DATA PROVIDED Block Start

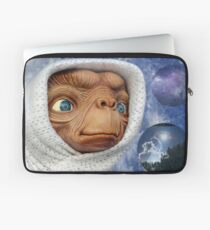 Extraterrestre Laptop Sleeve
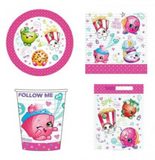 Complete Kid's Party Kit - Shopkins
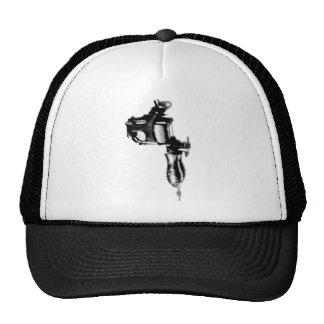 Tattoo Machine Gun Stencil Style Tees Trucker Hat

DATA PROVIDED Block End

# PROBLEM STATEMENT
Could you print the whole listing again, exactly, leaving the pictures out?

# PROBLEM SOLUTION
 Extraterrestre Laptop Sleeve
 Complete Kid's Party Kit - Shopkins
 Tattoo Machine Gun Stencil Style Tees Trucker Hat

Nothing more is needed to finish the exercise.